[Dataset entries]

--------------------

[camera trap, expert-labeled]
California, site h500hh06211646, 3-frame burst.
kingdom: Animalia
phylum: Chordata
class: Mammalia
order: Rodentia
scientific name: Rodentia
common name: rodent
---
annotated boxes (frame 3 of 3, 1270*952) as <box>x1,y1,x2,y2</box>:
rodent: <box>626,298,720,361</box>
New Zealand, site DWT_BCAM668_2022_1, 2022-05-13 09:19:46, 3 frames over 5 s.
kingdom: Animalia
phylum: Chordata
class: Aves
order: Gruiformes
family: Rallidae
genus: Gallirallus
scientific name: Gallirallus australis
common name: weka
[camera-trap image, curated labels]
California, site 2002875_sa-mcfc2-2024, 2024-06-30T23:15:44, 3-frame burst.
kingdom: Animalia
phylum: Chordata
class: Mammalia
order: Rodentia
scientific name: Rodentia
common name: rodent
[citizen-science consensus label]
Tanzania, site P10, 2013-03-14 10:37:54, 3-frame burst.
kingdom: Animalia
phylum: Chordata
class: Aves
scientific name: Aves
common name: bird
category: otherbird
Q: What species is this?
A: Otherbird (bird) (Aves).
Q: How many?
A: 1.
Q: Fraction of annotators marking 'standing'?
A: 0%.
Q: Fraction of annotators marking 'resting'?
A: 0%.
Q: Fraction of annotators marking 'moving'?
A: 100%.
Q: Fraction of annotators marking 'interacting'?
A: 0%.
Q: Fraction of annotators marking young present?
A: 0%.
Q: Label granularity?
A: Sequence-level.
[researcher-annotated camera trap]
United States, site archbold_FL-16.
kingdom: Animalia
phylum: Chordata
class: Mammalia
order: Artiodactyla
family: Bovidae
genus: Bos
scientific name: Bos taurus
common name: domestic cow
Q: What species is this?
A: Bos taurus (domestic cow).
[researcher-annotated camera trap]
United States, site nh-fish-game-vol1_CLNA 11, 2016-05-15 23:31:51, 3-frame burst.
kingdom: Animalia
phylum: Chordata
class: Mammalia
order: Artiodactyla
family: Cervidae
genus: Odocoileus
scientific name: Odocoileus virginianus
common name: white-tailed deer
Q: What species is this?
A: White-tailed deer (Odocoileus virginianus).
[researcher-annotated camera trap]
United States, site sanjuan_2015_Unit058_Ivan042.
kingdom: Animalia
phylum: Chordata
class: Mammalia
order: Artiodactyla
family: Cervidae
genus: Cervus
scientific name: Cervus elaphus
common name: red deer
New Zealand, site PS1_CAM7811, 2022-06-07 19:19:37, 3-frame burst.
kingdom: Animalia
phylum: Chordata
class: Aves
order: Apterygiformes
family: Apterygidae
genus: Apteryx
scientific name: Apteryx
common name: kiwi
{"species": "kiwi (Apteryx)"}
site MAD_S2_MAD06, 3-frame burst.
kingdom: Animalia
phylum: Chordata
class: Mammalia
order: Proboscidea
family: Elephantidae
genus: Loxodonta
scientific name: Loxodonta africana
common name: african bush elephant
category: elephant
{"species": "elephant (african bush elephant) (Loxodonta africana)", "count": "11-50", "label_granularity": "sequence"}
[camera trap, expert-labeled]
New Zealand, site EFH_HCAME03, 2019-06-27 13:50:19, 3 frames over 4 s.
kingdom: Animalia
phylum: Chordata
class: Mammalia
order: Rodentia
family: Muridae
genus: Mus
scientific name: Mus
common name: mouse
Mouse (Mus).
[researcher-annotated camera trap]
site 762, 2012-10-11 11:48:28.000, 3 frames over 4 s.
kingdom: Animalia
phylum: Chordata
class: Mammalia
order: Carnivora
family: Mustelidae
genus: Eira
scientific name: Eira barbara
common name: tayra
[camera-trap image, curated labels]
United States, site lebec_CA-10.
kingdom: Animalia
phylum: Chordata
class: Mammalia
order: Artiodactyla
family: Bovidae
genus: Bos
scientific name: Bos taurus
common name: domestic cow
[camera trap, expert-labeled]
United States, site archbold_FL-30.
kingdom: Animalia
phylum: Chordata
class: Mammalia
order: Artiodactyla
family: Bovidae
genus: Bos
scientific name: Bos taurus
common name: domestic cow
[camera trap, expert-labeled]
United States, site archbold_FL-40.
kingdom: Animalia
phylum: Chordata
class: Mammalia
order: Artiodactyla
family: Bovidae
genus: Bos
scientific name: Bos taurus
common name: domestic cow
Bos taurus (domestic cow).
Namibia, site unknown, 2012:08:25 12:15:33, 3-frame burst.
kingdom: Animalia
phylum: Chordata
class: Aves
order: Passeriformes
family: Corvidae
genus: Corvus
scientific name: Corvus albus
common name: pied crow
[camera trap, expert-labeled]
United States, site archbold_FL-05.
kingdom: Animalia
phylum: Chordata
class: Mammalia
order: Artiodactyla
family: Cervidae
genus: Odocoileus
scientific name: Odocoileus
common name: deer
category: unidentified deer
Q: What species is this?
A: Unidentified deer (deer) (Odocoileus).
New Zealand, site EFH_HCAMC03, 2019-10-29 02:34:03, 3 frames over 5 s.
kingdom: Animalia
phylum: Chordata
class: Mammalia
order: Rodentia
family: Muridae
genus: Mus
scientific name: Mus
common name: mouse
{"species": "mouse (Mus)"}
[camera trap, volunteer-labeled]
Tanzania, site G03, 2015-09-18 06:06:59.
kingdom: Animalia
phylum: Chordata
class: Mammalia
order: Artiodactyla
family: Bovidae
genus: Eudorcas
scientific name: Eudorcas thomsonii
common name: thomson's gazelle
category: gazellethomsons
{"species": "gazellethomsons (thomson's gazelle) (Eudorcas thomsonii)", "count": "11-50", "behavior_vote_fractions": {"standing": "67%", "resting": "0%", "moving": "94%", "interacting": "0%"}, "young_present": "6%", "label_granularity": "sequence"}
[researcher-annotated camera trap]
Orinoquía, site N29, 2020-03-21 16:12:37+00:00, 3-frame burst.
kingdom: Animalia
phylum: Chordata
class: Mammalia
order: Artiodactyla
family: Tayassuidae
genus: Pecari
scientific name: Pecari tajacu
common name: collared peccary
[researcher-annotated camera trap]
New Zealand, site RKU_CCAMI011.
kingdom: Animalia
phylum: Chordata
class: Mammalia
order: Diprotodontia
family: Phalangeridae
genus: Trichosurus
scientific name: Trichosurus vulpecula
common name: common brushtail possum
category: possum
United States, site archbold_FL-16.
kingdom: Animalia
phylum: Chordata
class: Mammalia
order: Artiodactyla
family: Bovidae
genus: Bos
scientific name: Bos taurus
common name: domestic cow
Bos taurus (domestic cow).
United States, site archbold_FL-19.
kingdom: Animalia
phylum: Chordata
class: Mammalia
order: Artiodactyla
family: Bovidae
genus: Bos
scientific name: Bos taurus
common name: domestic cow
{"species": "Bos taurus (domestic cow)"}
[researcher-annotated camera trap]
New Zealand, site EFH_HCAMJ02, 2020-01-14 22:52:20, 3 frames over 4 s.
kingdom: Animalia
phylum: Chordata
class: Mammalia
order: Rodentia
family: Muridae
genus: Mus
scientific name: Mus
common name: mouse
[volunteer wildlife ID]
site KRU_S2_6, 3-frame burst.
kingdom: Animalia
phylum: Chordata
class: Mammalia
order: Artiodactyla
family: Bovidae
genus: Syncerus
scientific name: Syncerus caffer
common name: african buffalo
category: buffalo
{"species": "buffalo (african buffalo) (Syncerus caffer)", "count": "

--------------------

§ **Exercise instructions**: All of the data must be written out again, exactly as it stands.

§ **Exercise response**:
[camera trap, expert-labeled]
California, site h500hh06211646, 3-frame burst.
kingdom: Animalia
phylum: Chordata
class: Mammalia
order: Rodentia
scientific name: Rodentia
common name: rodent
---
annotated boxes (frame 3 of 3, 1270*952) as <box>x1,y1,x2,y2</box>:
rodent: <box>626,298,720,361</box>
New Zealand, site DWT_BCAM668_2022_1, 2022-05-13 09:19:46, 3 frames over 5 s.
kingdom: Animalia
phylum: Chordata
class: Aves
order: Gruiformes
family: Rallidae
genus: Gallirallus
scientific name: Gallirallus australis
common name: weka
[camera-trap image, curated labels]
California, site 2002875_sa-mcfc2-2024, 2024-06-30T23:15:44, 3-frame burst.
kingdom: Animalia
phylum: Chordata
class: Mammalia
order: Rodentia
scientific name: Rodentia
common name: rodent
[citizen-science consensus label]
Tanzania, site P10, 2013-03-14 10:37:54, 3-frame burst.
kingdom: Animalia
phylum: Chordata
class: Aves
scientific name: Aves
common name: bird
category: otherbird
Q: What species is this?
A: Otherbird (bird) (Aves).
Q: How many?
A: 1.
Q: Fraction of annotators marking 'standing'?
A: 0%.
Q: Fraction of annotators marking 'resting'?
A: 0%.
Q: Fraction of annotators marking 'moving'?
A: 100%.
Q: Fraction of annotators marking 'interacting'?
A: 0%.
Q: Fraction of annotators marking young present?
A: 0%.
Q: Label granularity?
A: Sequence-level.
[researcher-annotated camera trap]
United States, site archbold_FL-16.
kingdom: Animalia
phylum: Chordata
class: Mammalia
order: Artiodactyla
family: Bovidae
genus: Bos
scientific name: Bos taurus
common name: domestic cow
Q: What species is this?
A: Bos taurus (domestic cow).
[researcher-annotated camera trap]
United States, site nh-fish-game-vol1_CLNA 11, 2016-05-15 23:31:51, 3-frame burst.
kingdom: Animalia
phylum: Chordata
class: Mammalia
order: Artiodactyla
family: Cervidae
genus: Odocoileus
scientific name: Odocoileus virginianus
common name: white-tailed deer
Q: What species is this?
A: White-tailed deer (Odocoileus virginianus).
[researcher-annotated camera trap]
United States, site sanjuan_2015_Unit058_Ivan042.
kingdom: Animalia
phylum: Chordata
class: Mammalia
order: Artiodactyla
family: Cervidae
genus: Cervus
scientific name: Cervus elaphus
common name: red deer
New Zealand, site PS1_CAM7811, 2022-06-07 19:19:37, 3-frame burst.
kingdom: Animalia
phylum: Chordata
class: Aves
order: Apterygiformes
family: Apterygidae
genus: Apteryx
scientific name: Apteryx
common name: kiwi
{"species": "kiwi (Apteryx)"}
site MAD_S2_MAD06, 3-frame burst.
kingdom: Animalia
phylum: Chordata
class: Mammalia
order: Proboscidea
family: Elephantidae
genus: Loxodonta
scientific name: Loxodonta africana
common name: african bush elephant
category: elephant
{"species": "elephant (african bush elephant) (Loxodonta africana)", "count": "11-50", "label_granularity": "sequence"}
[camera trap, expert-labeled]
New Zealand, site EFH_HCAME03, 2019-06-27 13:50:19, 3 frames over 4 s.
kingdom: Animalia
phylum: Chordata
class: Mammalia
order: Rodentia
family: Muridae
genus: Mus
scientific name: Mus
common name: mouse
Mouse (Mus).
[researcher-annotated camera trap]
site 762, 2012-10-11 11:48:28.000, 3 frames over 4 s.
kingdom: Animalia
phylum: Chordata
class: Mammalia
order: Carnivora
family: Mustelidae
genus: Eira
scientific name: Eira barbara
common name: tayra
[camera-trap image, curated labels]
United States, site lebec_CA-10.
kingdom: Animalia
phylum: Chordata
class: Mammalia
order: Artiodactyla
family: Bovidae
genus: Bos
scientific name: Bos taurus
common name: domestic cow
[camera trap, expert-labeled]
United States, site archbold_FL-30.
kingdom: Animalia
phylum: Chordata
class: Mammalia
order: Artiodactyla
family: Bovidae
genus: Bos
scientific name: Bos taurus
common name: domestic cow
[camera trap, expert-labeled]
United States, site archbold_FL-40.
kingdom: Animalia
phylum: Chordata
class: Mammalia
order: Artiodactyla
family: Bovidae
genus: Bos
scientific name: Bos taurus
common name: domestic cow
Bos taurus (domestic cow).
Namibia, site unknown, 2012:08:25 12:15:33, 3-frame burst.
kingdom: Animalia
phylum: Chordata
class: Aves
order: Passeriformes
family: Corvidae
genus: Corvus
scientific name: Corvus albus
common name: pied crow
[camera trap, expert-labeled]
United States, site archbold_FL-05.
kingdom: Animalia
phylum: Chordata
class: Mammalia
order: Artiodactyla
family: Cervidae
genus: Odocoileus
scientific name: Odocoileus
common name: deer
category: unidentified deer
Q: What species is this?
A: Unidentified deer (deer) (Odocoileus).
New Zealand, site EFH_HCAMC03, 2019-10-29 02:34:03, 3 frames over 5 s.
kingdom: Animalia
phylum: Chordata
class: Mammalia
order: Rodentia
family: Muridae
genus: Mus
scientific name: Mus
common name: mouse
{"species": "mouse (Mus)"}
[camera trap, volunteer-labeled]
Tanzania, site G03, 2015-09-18 06:06:59.
kingdom: Animalia
phylum: Chordata
class: Mammalia
order: Artiodactyla
family: Bovidae
genus: Eudorcas
scientific name: Eudorcas thomsonii
common name: thomson's gazelle
category: gazellethomsons
{"species": "gazellethomsons (thomson's gazelle) (Eudorcas thomsonii)", "count": "11-50", "behavior_vote_fractions": {"standing": "67%", "resting": "0%", "moving": "94%", "interacting": "0%"}, "young_present": "6%", "label_granularity": "sequence"}
[researcher-annotated camera trap]
Orinoquía, site N29, 2020-03-21 16:12:37+00:00, 3-frame burst.
kingdom: Animalia
phylum: Chordata
class: Mammalia
order: Artiodactyla
family: Tayassuidae
genus: Pecari
scientific name: Pecari tajacu
common name: collared peccary
[researcher-annotated camera trap]
New Zealand, site RKU_CCAMI011.
kingdom: Animalia
phylum: Chordata
class: Mammalia
order: Diprotodontia
family: Phalangeridae
genus: Trichosurus
scientific name: Trichosurus vulpecula
common name: common brushtail possum
category: possum
United States, site archbold_FL-16.
kingdom: Animalia
phylum: Chordata
class: Mammalia
order: Artiodactyla
family: Bovidae
genus: Bos
scientific name: Bos taurus
common name: domestic cow
Bos taurus (domestic cow).
United States, site archbold_FL-19.
kingdom: Animalia
phylum: Chordata
class: Mammalia
order: Artiodactyla
family: Bovidae
genus: Bos
scientific name: Bos taurus
common name: domestic cow
{"species": "Bos taurus (domestic cow)"}
[researcher-annotated camera trap]
New Zealand, site EFH_HCAMJ02, 2020-01-14 22:52:20, 3 frames over 4 s.
kingdom: Animalia
phylum: Chordata
class: Mammalia
order: Rodentia
family: Muridae
genus: Mus
scientific name: Mus
common name: mouse
[volunteer wildlife ID]
site KRU_S2_6, 3-frame burst.
kingdom: Animalia
phylum: Chordata
class: Mammalia
order: Artiodactyla
family: Bovidae
genus: Syncerus
scientific name: Syncerus caffer
common name: african buffalo
category: buffalo
{"species": "buffalo (african buffalo) (Syncerus caffer)", "count": "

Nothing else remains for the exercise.